By Stanimir Anaudov, Peter A. Chua, Thomas Mühlenstädt, and Hanwool Park
Abstract
Computer vision (CV) is increasingly deployed across NATO militaries for critical defense tasks like drone detection and classification, drone tracking, and terminal guidance. This continues to revolutionize military operations on the battlefield, offering a new way to keep up with overwhelming adversary capabilities in low-cost drones employed en masse, amidst the complexities of modern urban warfare, declining manpower, and an overwhelming influx of imagery sources. Recent advancements in CV including more performant models with larger training datasets, and increased edge computing capacity on sensor platforms, have lowered the barrier to entry for automation. However, ethical considerations, legal responsibilities, and the critical human element in targeting decisions remain paramount. This creates a new bottleneck: humans’ ability to vet and further investigate model outputs, necessitating highly precise and accurate models that can support military operators without overwhelming them with information.

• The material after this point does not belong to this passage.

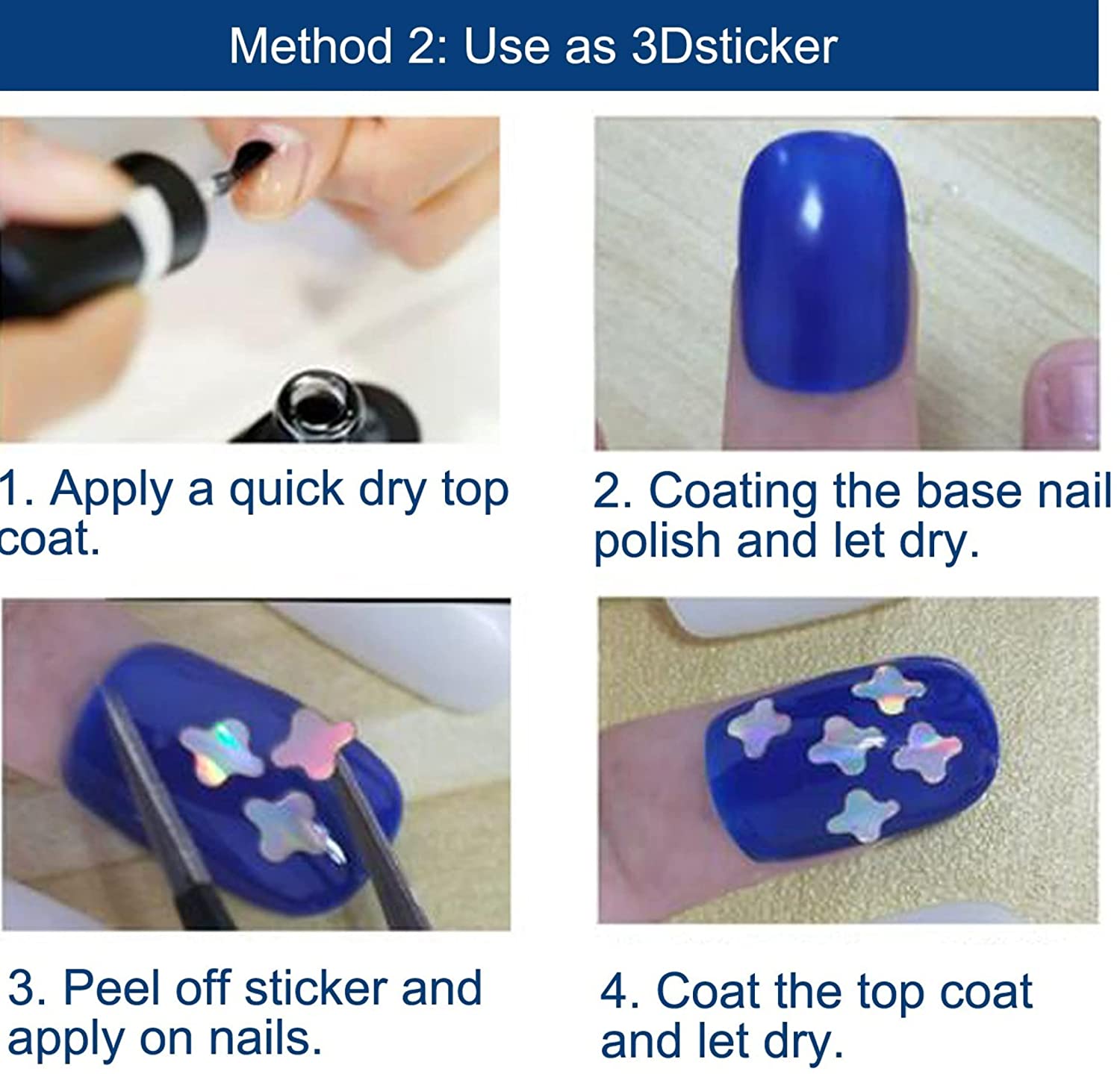 Method 2: Use as 3Dsticker

1. Apply a quick dry top coat.

2. Coating the base nail polish and let dry.

3. Peel off sticker and apply on nails.

4. Coat the top coat and let dry.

Ensuring the reliability of CV models through robust Testing, Evaluation, Verification, and Validation (TEVV) is paramount for effective deployment. However, the limited generalization of classical CNNs across diverse real-world conditions hinders scalability. Current TEVV methods, including public benchmarks, often lack relevance for specific counter-drone applications and imagery, while bespoke testing is resource-intensive. Bridging the gap between governance, operational, and technical requirements is crucial for scaling CV in defense. Therefore, ensuring CV models scale for defense and security users requires designing routine structures and processes that would bridge the gap between governance, operational, and technical requirements.
To address these issues, we propose an assurance framework tailored for mission-oriented, high-risk drone defense CV systems for electro-optical and infra-red imagery. This framework lays out the criteria to create robust internal reference datasets and quantify their properties, including an approach to qualify hard-to-detect targets, and introduces comprehensive pre-deployment testing checklists for CV models. Some examples of actual implementation will be shown, as well as how highly contextualized, use-case specific internal benchmarks can be developed to compare models in a standardized manner. Overall, this framework aims to simplify and scale automated testing, identifying weak performance spots, and providing decision-makers with clear go/no-go criteria for deploying CV models, ultimately bridging the testing gap and fostering trust in these critical technologies. It will also enhance interoperability through providing a common frame of reference across like-minded defense agencies evaluating performance on perception software used in counter-drone solutions, and facilitating information-sharing.